§ **REQUIRED WORK**: Counting the line with "Researchers developed a hierarchical" as the last one, copy out the lines of the data exactly from the first onward.

(Stored entries)

-----

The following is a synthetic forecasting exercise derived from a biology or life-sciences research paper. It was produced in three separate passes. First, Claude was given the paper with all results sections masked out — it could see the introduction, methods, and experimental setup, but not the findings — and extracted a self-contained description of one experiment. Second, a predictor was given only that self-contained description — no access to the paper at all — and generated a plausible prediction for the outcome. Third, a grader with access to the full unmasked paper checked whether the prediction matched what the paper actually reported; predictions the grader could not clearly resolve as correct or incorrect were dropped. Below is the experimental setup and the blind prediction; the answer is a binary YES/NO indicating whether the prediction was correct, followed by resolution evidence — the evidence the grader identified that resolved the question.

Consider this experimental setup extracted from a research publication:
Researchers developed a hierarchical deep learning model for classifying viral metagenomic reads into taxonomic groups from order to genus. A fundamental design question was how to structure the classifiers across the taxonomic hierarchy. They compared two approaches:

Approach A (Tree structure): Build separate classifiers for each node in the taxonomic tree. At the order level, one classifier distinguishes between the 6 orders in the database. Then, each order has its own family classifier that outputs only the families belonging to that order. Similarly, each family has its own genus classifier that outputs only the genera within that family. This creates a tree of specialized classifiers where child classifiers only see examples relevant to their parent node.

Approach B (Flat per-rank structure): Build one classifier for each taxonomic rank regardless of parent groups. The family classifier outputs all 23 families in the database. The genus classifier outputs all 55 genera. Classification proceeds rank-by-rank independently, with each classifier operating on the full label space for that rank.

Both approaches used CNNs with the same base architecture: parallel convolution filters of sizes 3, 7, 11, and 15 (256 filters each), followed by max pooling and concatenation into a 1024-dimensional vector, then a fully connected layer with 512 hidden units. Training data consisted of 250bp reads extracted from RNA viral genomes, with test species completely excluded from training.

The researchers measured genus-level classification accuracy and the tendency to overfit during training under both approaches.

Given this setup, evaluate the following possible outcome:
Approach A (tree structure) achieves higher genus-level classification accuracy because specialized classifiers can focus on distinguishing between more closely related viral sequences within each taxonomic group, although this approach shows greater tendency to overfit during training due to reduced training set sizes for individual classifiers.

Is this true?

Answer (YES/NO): NO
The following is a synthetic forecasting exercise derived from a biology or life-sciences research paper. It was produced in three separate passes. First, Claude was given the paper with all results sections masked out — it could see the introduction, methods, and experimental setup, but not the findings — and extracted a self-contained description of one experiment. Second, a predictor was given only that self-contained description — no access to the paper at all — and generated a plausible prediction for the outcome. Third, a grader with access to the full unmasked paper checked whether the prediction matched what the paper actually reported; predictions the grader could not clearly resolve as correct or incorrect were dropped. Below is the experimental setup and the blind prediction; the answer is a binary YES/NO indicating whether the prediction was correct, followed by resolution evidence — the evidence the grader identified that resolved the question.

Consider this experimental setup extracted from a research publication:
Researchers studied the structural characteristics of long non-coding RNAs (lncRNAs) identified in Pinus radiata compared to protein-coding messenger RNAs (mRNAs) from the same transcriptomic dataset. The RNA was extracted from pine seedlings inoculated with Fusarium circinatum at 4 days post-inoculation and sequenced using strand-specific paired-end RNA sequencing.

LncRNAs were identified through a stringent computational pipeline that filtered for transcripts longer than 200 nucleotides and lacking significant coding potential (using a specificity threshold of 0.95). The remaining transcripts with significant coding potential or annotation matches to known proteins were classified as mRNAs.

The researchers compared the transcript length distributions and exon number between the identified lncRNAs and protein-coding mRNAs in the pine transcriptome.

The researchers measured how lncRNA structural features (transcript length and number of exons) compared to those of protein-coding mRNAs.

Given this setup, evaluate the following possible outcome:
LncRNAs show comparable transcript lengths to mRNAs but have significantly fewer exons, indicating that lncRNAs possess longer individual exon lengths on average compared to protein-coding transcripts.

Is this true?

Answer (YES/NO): NO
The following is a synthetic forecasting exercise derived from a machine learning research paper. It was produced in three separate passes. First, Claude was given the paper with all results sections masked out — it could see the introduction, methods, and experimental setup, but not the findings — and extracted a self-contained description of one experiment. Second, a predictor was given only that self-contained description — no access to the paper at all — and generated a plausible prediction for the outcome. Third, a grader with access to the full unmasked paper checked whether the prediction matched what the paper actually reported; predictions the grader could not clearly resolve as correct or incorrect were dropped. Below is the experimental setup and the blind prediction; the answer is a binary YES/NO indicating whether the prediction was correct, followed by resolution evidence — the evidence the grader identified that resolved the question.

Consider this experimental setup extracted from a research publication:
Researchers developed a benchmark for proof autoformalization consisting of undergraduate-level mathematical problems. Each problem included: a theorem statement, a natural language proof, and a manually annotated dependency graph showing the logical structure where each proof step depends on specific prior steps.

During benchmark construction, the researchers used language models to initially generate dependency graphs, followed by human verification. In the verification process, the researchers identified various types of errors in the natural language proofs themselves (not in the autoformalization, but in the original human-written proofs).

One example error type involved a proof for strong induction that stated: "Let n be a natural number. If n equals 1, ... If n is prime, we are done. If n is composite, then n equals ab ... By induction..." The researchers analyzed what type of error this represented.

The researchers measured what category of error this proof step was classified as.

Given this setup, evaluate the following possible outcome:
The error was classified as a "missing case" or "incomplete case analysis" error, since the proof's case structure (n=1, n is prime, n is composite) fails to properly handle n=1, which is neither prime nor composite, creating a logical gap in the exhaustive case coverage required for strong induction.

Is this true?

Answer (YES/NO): NO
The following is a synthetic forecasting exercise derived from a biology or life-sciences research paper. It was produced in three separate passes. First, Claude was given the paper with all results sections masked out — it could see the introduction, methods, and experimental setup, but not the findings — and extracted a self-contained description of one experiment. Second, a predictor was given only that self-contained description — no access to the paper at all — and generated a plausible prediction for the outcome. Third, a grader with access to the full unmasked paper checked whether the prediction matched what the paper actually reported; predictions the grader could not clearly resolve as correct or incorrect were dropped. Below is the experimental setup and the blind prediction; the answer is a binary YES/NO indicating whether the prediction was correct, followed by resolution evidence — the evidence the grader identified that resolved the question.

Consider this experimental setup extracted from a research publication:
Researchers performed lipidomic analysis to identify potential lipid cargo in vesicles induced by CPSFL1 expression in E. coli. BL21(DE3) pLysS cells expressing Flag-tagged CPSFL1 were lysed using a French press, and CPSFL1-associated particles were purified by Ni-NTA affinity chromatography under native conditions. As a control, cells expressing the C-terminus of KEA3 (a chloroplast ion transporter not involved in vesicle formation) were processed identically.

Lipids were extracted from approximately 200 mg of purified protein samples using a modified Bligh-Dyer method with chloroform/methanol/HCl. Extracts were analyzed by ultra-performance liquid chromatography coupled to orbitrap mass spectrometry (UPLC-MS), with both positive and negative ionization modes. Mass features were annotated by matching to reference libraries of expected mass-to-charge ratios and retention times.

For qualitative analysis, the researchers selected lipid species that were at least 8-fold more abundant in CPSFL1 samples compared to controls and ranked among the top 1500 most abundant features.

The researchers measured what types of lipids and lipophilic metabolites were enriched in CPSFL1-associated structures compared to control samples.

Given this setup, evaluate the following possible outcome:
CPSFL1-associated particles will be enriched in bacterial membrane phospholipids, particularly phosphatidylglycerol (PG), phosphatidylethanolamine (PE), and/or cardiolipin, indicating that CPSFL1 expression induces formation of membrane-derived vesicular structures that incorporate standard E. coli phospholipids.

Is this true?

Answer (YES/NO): YES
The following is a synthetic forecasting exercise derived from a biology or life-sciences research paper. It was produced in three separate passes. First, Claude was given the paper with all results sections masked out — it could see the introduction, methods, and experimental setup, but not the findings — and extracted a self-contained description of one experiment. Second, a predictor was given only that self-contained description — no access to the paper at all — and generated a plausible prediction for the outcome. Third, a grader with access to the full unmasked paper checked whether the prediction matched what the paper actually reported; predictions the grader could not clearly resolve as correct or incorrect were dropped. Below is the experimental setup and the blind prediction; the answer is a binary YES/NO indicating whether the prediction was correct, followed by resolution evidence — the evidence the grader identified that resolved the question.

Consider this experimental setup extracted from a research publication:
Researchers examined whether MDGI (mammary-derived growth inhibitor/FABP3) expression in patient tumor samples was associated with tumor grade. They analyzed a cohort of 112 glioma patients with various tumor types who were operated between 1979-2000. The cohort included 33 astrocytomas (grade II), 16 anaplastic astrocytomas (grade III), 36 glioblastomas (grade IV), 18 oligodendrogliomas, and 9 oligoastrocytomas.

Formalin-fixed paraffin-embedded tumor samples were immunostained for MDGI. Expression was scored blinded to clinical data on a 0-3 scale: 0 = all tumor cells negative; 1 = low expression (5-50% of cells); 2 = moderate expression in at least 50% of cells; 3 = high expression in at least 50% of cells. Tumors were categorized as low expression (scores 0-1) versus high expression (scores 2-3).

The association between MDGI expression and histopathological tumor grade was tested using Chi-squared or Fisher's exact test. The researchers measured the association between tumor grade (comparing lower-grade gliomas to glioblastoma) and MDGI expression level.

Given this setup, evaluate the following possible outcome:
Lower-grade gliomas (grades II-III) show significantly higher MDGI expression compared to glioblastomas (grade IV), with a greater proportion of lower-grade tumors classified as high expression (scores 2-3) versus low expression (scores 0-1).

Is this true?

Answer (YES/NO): NO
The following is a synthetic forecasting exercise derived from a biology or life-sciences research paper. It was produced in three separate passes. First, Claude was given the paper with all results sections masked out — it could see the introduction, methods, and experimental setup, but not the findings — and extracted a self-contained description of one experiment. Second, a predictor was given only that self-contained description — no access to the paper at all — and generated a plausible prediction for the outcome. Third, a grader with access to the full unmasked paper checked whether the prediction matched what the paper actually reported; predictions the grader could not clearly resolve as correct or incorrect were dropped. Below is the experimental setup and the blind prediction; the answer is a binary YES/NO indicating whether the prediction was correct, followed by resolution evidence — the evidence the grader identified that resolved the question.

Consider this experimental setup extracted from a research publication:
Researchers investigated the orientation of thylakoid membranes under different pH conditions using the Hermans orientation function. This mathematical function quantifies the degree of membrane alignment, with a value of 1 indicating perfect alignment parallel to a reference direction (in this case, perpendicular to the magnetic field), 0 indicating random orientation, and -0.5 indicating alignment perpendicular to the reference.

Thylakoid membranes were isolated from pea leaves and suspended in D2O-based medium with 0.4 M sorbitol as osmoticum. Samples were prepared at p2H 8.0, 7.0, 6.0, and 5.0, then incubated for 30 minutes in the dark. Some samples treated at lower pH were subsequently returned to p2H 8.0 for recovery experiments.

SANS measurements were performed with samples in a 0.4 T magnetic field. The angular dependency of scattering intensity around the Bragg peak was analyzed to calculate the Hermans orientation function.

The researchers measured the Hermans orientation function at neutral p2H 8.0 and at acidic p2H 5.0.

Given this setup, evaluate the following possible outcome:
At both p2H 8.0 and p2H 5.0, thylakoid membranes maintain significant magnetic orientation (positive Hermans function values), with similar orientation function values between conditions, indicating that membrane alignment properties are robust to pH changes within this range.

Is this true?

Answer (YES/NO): NO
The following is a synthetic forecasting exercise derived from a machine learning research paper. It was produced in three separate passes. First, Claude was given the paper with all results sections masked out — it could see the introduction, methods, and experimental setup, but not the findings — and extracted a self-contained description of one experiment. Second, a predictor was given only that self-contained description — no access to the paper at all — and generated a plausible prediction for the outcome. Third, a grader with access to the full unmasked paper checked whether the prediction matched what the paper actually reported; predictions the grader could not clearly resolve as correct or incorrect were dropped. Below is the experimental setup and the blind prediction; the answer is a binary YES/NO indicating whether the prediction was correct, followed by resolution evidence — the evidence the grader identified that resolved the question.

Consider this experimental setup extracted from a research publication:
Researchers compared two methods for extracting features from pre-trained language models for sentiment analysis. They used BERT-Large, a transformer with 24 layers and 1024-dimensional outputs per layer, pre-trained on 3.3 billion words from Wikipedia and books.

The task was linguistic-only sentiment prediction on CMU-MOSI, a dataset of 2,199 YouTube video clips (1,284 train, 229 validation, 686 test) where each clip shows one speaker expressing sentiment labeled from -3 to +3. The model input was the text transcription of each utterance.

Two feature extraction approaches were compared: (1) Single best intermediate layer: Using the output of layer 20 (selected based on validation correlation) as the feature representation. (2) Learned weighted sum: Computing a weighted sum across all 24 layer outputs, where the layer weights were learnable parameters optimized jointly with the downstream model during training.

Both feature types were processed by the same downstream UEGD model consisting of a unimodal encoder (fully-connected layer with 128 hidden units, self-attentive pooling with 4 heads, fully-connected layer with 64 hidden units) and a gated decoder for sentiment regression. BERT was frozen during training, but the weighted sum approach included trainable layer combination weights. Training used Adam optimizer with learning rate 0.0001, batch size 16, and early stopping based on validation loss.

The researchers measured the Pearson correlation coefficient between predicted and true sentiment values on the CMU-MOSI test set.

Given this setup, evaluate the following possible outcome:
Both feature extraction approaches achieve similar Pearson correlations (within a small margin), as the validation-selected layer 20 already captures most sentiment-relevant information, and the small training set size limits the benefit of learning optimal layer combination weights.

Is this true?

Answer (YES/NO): NO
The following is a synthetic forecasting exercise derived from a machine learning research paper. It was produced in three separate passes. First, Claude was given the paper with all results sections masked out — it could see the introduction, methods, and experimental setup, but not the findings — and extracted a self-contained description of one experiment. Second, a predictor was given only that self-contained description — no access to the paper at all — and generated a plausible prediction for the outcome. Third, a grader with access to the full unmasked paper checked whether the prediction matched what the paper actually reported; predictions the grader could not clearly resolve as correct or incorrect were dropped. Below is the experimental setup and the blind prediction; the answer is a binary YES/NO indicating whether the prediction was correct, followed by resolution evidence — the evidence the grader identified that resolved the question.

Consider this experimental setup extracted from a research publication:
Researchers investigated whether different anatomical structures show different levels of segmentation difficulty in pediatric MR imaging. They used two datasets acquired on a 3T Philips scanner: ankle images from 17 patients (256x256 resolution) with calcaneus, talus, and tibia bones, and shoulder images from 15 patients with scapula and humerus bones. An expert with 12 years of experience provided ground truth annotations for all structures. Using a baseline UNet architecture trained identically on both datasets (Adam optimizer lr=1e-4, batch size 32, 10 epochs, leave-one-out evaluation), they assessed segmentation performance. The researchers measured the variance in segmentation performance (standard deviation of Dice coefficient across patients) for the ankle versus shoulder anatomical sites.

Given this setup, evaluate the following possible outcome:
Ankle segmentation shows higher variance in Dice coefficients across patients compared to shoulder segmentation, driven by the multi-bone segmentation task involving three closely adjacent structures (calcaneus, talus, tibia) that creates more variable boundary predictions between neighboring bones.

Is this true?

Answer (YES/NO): NO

-----

§ **WRITTEN SOLUTION**:
The following is a synthetic forecasting exercise derived from a biology or life-sciences research paper. It was produced in three separate passes. First, Claude was given the paper with all results sections masked out — it could see the introduction, methods, and experimental setup, but not the findings — and extracted a self-contained description of one experiment. Second, a predictor was given only that self-contained description — no access to the paper at all — and generated a plausible prediction for the outcome. Third, a grader with access to the full unmasked paper checked whether the prediction matched what the paper actually reported; predictions the grader could not clearly resolve as correct or incorrect were dropped. Below is the experimental setup and the blind prediction; the answer is a binary YES/NO indicating whether the prediction was correct, followed by resolution evidence — the evidence the grader identified that resolved the question.

Consider this experimental setup extracted from a research publication:
Researchers developed a hierarchical deep learning model for classifying viral metagenomic reads into taxonomic groups from order to genus. A fundamental design question was how to structure the classifiers across the taxonomic hierarchy. They compared two approaches:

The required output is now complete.